+7  A: 

A normal increment is not guaranteed to be atomic.

Most languages have an Atomic Increment instruction which is atomic and is usually faster than a lock. (Interlocked.Increment, InterlockedIncrement, and others)

SLaks
Emm, you just said what my question is explaining in details. Question what is atomic then.
Andrey
I disassembled InterlockedIncrement. It emits `lock inc` which is kind of lock, but at lowest possible level
Andrey
So from your answer comes that there is nothing atomical at all. All atomicity is achieved by locking.
Andrey
But a lock on the memory bus is much much cheaper than a software implemented lock (e.g. CriticalSection). Plus, some architectures could choose to implement granular locking which applies only to the single cache line. With MOESI cache coherency protocol, CPU knows if another core touched the cache line meanwhile and can retry with expensive lock only in that case.
Ben Voigt
@Ben Voigt thanks for MOESI, interesting to read about it.
Andrey
+1  A: 

Is increment atomic or not?

No.

It can't be interrupted on single CPU but participate in race condition in multi CPU.

Yes.

We can atomize it with lock prefix but for me it sounds not atomic, but execution with lock. So what is atomic then?

Locks essentially make a group of operations atomic, so it is atomic.

wj32
No, `lock` prefix to the instruction only makes a single instruction atomic. I guess you're thinking about a critical section (software-implemented locking) which is something else.
Ben Voigt
"Is increment atomic or not?" - "No" is not correct. it is pretty atomic in case of single core/cpu if it is compiled to `inc`
Andrey
A: 

I'd question your test code showd , the compiler(atleast with optimization on) might just figure out "i is going to be 1000000, I'll just make i 1000000 and not even bother generate code for that useless loop"

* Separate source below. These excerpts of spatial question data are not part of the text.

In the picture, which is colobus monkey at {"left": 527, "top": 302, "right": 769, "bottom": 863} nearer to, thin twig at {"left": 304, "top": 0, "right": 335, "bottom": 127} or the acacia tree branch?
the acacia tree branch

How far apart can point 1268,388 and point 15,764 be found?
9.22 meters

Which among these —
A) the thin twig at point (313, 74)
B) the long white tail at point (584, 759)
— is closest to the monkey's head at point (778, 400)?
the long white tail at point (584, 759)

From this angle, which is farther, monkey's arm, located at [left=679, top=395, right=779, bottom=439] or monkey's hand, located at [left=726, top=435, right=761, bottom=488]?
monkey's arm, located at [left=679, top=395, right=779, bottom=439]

Anyhow, it might not be atomic. What'll often happen is:

  read i from memory into register
  increment register
  store i back to memory. (this step might not even be done, or only done at the end of the loop)

Perhaps, with a certain compiler, with a certain optimization, AND depending on what the code otherwise uses i for, it might just do

increment i in memory

There's no guarantee for that though, and the generated code might change drastically if e.g. something inside the loop uses i, or passes i to another function. Even "increment in memory" might not be atomic or visible in regards to other processors/cores and their caches. You should use atomic builtins/apis for this sort of things.

For .NET you should use Interlocked.Increment , for MSVC, use InterlockedIncrement, for gcc use the atomic builtins

nos
the funny thing that "increment i in memory" is essentially impossible. even if ++ is compiled to single instruction (`inc`) it is executed in several steps which are safe in case of single core and not in multiple.
Andrey
Depends on the processor. For example, Microchip PICs can and do perform atomic memory increment. Of course, with only 128 bytes of directly addressable memory, it's pretty comparable to an operation on a register.
Ben Voigt
+1  A: 

The only atomic operations are the Aritmethic-Logic unit operations itself, that means, load a register is atomic, calculate an address is atomic, etc...

But those are too low level operations to be used. Assembly code is not atomic because each instruction can be splitted in several operations for this ULA (or ALU, i don't know the acronym in English, it's a component of the CPU). The only instruction atomic is the one that provides locks (makes sense).

The only way to ensure atomicity is to use the lock instructions to lock instructions, and hence, lock fragments of code.